EXERCISE PROMPT: Please write what comes next in the Sparacino v. Andover Controls court opinion, picking up right after its final sentence about the exhaust fan.

PASSAGE PROVIDED:
● ● ● ●
Sparacino v. Andover Controls Corp., 227 Ill. App. 3d 980 (1992)

March 30, 1992 · Illinois Appellate Court · Nos. 1—89—3374, 1—90—1208 cons.
227 Ill. App. 3d 980

DOMINIC L. SPARACINO, Plaintiff-Appellant, v. ANDOVER CONTROLS CORPORATION, Defendant and Counterdefendant-Appellee (Communication Management Corporation, Defendant and Third-Party Plaintiff and Counterplaintiff-Appellant; Township High School District 214 et al., Third-Party Defendants).

First District (1st Division)

Nos. 1—89—3374, 1—90—1208 cons.

Opinion filed March 30, 1992.

*981Carponelli, Krug & Lerum, of Chicago (Stephen P. Carponelli and James V. Noonan, of counsel), for appellant Dominic L. Sparacino.

Lord, Bissell & Brook, of Chicago (Richard D. Stowell and Hugh C. Griffin, of counsel), for appellant Communication Management Corporation.

Charles R. Purcell and Bernard J. Hennessy, both of Chicago, for appellee.

PRESIDING JUSTICE BUCKLEY

delivered the opinion of the court:

Plaintiff Dominic L. Sparacino filed a complaint against defendants Andover Controls Corporation (Andover) and Communication Management Corporation (CMC) based upon the theories of strict products liability and negligence. CMC filed a counterclaim against Andover for contribution. On June 5, 1989, Andover’s motion for summary judgment against plaintiff was granted by the circuit court. The summary judgment was made final and appealable pursuant to Supreme Court Rule 304(a) (134 Ill. 2d. R. 304(a)) by an order issued November 6, 1989. On March 26, 1990, the circuit court granted summary judgment in favor of Andover and against CMC and entered an order incorporating the necessary Rule 304(a) language, making it final and appealable. Both Sparacino and CMC appeal the respective summary judgment orders in this consolidated matter.

Prior to April 1985, Andover was in the business of manufacturing microprocessing equipment for building automation systems. In May 1983, Andover sold an energy management system (EMS) to CMC which was installed at the Elk Grove High School, District 214, by CMC.

On April 10, 1985, Sparacino, a 54-year-old chemistry teacher, employed by District 214 for the past 18 years, arrived at school at 6 a.m. Sparacino purposely arrived at school early to ensure that no students would be present while he prepared a chemical experiment *982designed to produce chlorine gas. The chlorine gas was used in a senior experiment one time each semester. This same experiment had been an accepted aspect of the honors chemistry curriculum for many years, and Sparacino had performed it numerous times prior to April 10, 1985.

On that morning, Sparacino entered classroom 207, the chemistry laboratory, turned on the lights and the radio and began to prepare the proper solutions for the desired chemical reaction. The radio ran on electricity provided from an outlet in the hood of the large exhaust fan under which Sparacino placed his chemical solution. Sparacino flipped the switch to activate the exhaust fan to draw out noxious chlorine gas that was likely to escape during the chemical reaction. The fan failed to operate although Sparacino flipped the switch several times.
● ● ● ●
[A block of data]
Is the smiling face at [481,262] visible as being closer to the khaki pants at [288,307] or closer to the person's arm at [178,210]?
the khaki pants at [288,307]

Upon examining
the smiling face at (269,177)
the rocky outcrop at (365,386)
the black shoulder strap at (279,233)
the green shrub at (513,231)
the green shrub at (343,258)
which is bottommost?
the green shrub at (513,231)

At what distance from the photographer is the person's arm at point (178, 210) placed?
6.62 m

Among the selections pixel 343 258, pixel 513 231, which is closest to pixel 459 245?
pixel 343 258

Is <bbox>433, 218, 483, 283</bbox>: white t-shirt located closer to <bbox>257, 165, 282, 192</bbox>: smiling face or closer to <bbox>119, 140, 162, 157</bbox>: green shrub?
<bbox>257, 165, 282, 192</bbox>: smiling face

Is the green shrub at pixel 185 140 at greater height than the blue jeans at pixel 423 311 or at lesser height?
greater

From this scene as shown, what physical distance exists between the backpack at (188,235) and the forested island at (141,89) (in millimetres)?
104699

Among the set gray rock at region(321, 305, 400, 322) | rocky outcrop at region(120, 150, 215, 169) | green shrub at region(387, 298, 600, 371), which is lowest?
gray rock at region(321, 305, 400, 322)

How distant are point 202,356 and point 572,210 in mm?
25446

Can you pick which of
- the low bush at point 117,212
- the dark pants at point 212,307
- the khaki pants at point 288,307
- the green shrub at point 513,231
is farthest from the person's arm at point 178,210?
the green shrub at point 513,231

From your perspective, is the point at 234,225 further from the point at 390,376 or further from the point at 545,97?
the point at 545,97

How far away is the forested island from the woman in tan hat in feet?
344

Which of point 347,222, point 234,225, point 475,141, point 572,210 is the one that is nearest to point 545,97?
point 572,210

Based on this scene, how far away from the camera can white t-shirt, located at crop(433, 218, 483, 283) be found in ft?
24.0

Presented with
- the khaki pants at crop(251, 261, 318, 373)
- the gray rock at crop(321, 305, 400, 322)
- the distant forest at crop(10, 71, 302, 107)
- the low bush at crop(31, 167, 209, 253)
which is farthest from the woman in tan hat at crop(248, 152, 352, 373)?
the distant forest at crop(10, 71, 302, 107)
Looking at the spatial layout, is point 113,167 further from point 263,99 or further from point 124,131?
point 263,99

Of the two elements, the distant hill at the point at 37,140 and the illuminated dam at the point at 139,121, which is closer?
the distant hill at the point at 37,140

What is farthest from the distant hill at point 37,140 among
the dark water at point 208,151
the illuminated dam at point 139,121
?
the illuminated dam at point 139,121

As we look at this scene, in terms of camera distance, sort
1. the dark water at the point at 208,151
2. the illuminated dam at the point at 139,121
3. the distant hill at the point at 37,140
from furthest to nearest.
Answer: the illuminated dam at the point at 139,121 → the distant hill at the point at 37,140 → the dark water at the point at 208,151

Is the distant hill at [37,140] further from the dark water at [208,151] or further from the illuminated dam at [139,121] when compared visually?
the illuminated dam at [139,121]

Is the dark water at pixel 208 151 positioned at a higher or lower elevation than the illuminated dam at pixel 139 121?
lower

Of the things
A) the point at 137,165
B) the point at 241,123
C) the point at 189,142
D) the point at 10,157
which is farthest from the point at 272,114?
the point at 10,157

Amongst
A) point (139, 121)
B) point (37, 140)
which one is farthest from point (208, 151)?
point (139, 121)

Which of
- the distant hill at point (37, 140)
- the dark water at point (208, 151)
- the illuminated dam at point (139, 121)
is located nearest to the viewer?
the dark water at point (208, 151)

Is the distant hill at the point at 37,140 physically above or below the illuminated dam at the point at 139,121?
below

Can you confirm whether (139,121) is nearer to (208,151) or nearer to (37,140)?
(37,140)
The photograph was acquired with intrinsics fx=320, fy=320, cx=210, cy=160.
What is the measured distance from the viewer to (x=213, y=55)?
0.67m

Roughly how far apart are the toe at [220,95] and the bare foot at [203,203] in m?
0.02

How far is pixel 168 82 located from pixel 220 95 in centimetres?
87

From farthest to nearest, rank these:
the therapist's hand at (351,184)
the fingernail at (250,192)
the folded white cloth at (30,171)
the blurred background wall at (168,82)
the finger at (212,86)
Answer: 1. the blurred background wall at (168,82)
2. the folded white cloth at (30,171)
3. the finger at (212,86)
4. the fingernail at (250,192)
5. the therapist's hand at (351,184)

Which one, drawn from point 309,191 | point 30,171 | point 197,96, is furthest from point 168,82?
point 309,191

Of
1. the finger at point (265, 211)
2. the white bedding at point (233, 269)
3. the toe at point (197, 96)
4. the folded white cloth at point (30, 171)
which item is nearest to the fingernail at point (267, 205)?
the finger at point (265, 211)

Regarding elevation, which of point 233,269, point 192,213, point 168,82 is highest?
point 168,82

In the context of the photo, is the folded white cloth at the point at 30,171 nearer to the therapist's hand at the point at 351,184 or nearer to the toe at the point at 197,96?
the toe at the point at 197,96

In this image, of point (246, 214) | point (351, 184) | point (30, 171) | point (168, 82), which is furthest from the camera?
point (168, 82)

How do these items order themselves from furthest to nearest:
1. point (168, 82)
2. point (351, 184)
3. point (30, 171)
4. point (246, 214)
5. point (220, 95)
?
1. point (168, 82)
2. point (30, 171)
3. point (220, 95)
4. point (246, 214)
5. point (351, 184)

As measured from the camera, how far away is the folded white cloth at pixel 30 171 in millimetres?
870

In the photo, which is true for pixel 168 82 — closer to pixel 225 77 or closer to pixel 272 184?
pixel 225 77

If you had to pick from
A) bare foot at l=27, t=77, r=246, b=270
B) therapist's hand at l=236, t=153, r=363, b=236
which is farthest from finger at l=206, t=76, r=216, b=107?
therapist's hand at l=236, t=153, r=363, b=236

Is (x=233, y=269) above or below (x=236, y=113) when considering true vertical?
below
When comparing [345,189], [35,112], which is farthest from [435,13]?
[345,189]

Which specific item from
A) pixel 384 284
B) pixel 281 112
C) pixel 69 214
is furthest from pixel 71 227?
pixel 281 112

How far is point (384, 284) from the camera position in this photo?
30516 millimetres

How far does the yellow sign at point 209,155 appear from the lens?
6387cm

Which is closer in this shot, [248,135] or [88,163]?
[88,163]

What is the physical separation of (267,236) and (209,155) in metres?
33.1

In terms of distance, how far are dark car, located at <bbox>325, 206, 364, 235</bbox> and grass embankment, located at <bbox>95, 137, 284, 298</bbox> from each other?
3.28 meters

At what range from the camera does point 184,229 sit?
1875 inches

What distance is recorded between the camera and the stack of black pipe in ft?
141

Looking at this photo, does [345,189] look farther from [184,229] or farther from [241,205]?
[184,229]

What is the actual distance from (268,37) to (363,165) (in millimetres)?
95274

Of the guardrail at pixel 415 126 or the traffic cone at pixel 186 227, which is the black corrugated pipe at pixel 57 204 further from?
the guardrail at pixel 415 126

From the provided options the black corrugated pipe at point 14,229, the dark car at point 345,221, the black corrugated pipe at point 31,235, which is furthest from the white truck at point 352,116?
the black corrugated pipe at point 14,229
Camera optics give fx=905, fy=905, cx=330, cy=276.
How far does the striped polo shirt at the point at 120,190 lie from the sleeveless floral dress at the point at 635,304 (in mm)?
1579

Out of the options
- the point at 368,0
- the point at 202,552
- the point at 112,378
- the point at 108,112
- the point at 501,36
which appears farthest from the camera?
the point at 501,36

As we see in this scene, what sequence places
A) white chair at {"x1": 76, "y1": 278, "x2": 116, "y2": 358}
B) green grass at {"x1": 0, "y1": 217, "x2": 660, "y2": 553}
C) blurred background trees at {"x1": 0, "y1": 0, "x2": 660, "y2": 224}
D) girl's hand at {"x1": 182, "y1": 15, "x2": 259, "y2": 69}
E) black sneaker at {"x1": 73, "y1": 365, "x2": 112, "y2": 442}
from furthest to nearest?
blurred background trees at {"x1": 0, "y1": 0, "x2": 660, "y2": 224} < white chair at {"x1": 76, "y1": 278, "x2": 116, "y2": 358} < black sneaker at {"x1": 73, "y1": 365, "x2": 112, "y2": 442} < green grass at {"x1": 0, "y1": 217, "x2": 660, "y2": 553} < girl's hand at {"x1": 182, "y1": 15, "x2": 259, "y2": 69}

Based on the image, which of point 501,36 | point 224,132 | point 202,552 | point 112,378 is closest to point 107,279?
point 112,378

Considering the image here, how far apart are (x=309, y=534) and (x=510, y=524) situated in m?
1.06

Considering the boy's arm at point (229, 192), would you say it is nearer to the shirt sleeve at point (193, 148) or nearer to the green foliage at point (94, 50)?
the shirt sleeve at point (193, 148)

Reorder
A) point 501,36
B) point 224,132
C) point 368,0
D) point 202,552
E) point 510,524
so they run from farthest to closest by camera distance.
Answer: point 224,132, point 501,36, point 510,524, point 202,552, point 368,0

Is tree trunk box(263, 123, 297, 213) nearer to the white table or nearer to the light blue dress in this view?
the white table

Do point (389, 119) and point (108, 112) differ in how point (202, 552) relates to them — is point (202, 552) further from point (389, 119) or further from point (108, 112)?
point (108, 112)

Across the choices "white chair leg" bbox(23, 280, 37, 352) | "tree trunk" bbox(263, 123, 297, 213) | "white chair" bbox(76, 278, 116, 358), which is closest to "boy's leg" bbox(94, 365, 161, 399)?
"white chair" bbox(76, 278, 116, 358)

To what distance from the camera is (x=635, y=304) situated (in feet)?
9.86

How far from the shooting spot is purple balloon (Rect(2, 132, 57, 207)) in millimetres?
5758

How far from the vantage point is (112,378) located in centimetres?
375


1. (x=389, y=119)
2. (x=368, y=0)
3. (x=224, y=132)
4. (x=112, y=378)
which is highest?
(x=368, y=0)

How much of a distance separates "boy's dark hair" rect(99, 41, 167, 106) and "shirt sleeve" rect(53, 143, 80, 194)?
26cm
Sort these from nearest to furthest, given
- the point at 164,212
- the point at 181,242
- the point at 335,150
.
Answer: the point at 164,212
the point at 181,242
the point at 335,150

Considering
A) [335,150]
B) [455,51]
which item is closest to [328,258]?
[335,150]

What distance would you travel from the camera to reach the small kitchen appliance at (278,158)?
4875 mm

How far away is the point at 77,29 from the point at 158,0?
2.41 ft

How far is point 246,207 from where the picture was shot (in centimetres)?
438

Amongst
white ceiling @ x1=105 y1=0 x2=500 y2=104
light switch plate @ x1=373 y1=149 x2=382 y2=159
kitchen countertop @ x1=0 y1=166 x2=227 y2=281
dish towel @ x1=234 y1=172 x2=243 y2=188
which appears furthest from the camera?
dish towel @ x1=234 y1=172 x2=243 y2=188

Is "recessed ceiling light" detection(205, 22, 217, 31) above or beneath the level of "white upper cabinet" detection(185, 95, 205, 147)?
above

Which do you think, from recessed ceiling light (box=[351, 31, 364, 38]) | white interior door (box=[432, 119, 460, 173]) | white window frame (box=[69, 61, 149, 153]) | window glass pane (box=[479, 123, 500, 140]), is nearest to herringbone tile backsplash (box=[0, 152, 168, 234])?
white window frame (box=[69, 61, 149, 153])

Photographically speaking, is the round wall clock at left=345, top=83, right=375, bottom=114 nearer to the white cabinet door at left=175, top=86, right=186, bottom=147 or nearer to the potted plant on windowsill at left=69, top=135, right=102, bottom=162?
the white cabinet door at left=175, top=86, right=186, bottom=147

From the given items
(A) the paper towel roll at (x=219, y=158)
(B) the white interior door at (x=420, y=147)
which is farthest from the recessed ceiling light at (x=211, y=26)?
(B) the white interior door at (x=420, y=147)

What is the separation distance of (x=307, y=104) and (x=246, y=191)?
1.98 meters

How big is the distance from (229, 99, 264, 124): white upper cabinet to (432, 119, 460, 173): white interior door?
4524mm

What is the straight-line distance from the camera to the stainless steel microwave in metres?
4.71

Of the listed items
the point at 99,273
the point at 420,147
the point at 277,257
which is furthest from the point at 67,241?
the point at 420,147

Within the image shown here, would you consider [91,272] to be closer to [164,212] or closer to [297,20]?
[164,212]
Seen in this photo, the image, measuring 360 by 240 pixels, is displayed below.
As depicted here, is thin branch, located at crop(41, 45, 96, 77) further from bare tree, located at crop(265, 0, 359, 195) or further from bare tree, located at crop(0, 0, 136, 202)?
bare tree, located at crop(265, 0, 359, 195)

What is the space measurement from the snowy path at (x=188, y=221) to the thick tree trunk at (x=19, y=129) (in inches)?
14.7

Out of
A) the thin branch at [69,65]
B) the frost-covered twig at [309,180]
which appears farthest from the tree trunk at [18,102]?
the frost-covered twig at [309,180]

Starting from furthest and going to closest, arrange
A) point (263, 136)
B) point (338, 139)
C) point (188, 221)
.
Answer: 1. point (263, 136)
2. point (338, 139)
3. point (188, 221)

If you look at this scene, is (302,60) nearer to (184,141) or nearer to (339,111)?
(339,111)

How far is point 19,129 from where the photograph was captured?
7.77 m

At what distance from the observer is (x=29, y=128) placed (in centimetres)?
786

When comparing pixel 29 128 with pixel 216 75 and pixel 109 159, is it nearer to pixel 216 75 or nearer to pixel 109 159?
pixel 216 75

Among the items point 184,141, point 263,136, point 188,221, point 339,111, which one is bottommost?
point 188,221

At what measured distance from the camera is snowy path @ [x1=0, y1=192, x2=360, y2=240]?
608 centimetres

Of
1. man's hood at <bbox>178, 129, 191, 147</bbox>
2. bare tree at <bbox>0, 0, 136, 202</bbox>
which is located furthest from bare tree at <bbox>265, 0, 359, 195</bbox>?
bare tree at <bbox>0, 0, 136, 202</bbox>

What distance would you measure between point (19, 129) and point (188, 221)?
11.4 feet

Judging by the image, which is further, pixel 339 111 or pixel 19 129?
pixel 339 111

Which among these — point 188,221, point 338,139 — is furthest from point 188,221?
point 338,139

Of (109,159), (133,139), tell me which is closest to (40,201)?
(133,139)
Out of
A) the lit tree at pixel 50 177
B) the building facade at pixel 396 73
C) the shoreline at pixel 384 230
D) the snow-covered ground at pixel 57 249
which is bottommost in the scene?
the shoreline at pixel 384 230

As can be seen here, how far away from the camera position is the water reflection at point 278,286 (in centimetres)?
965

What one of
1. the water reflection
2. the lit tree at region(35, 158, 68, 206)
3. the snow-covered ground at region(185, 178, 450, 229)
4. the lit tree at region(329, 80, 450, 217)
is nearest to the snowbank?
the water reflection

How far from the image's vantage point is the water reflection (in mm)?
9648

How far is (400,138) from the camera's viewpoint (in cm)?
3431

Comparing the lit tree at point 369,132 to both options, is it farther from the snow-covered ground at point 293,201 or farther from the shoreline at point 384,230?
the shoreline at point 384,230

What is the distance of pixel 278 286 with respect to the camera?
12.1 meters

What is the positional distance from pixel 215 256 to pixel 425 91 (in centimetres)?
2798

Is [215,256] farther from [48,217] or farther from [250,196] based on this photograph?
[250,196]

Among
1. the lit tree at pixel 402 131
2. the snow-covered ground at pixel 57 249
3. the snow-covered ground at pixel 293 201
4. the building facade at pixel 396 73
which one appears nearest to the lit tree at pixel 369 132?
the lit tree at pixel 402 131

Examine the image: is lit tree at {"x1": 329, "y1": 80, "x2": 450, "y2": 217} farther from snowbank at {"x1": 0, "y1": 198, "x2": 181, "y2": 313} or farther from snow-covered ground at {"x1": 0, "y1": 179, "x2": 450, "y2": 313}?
● ● ● ●
FINAL RESULT:
The chemical reaction began to produce the noxious chlorine gas. Realizing that even the slightest exposure to this gas could be deadly, Sparacino ran to the windows to provide ventilation which he anticipated would be provided by the exhaust fan. As Sparacino opened the window, the chlorine gas streamed toward him and he was forced to inhale the noxious gas.

As a result of inhaling the fumes, Sparacino suffers from acute bronchial damage and chronic respiratory and cardiac insufficiencies such as persistent coughing, angina and shortness of breath. Sparacino becomes easily fatigued and suffers occasional dizzy spells. Sparacino, therefore, claims that he is totally and permanently disabled and can no longer teach.

The exhaust fan Sparacino attempted to activate failed to operate on April 10, 1985, at 6:15 a.m. because it was scheduled by a computerized EMS to be inoperative until 6:30 a.m. It is undisputed that Andover manufactured the system and that CMC installed it. There was no notice posted on, around or near the hood fan or the light switch indicating the hours during which the exhaust fan could be operated. Neither Andover nor CMC warned the teachers of District 214 that particular toggle switches would be inoperative at certain times. Further, it is undisputed that no manual overrides to the exhaust fan, which would allow a user to control the fan when it was not scheduled to be operative, were implemented into the system.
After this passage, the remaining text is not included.